Antecedents: The Constitution of 20.4.1808

From the succession of Maximilian IV Joseph’s (1756–1825) in 1799, the Electorate of Bavaria had experienced a profound transformation of the political and social order. It participated in a phase of German and European history that underwent an accelerated transition from the world of old Europe to the modern age. The Bavarian constitution of 1808 belongs in this context and amalgamated almost all reforms of the years between 1799 and 1807 into one system. Complemented and developed further by the Organic Edicts of 1808/09 and some later amendments, the Constitution formed the framework for the future transformation of state and society up to the Constitution of 1818.

The development of a new legal framework for state conditions had become necessary after the independent collection and administration of taxes had been taken away from the estates in 1807, soon after the end of the Old Kingdom. Thus the territorial assembly of estates as public body had become superfluous; special estates based-provincial rights were no longer tolerated. The state was in a new position that had to be legally fixed. In June 1807, the Bavarian king therefore instructed his minister Maximilian von Montgelas (1759–1838) to draw up a draft constitution in consultation with the experts in the ministries.

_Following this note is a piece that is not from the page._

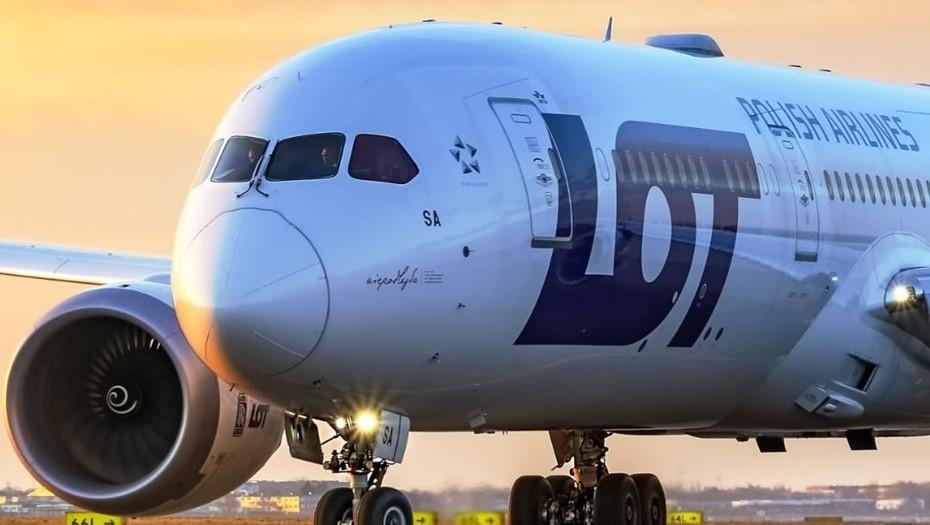 Польская авиакомпания возобновляет сообщение между Петербургом и Варшавой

A further incentive to draft a constitution arose from the situation of Bavaria regarding foreign and alliance policies, since the kingdom had been a member of the Confederation of the Rhine under French control since 1806. By drawing up one’s own constitution, one wanted to pre-empt Napoleon’s plans to organise the Confederation of the Rhine in a centralist manner by means of a Basic Law. On 20 January 1808, at the meeting of the Secret State Conference, the supreme advisory and decision-making body bringing together the king and the ministers, the king approved the proposal of his minister Montgelas to draft a constitution for the Kingdom of Bavaria on the basis of the constitution for the Kingdom of Westphalia. The terms “Konstitution” and “Verfassung” were usually used synonymously by contemporaries.

Work progressed rapidly, so that the “Konstitution für das Königreich Baiern” (Constitution of the Kingdom of Bavaria) could be proclaimed on 1 May. It was not conceived as a final set of rules, but, as the king had it formulated at the end of the text, it laid “die Grundlagen der künftigen Verfassung Unsers Reichs” (the foundations of the future constitution of our kingdom), which was to take effect as a whole on 1 October 1808.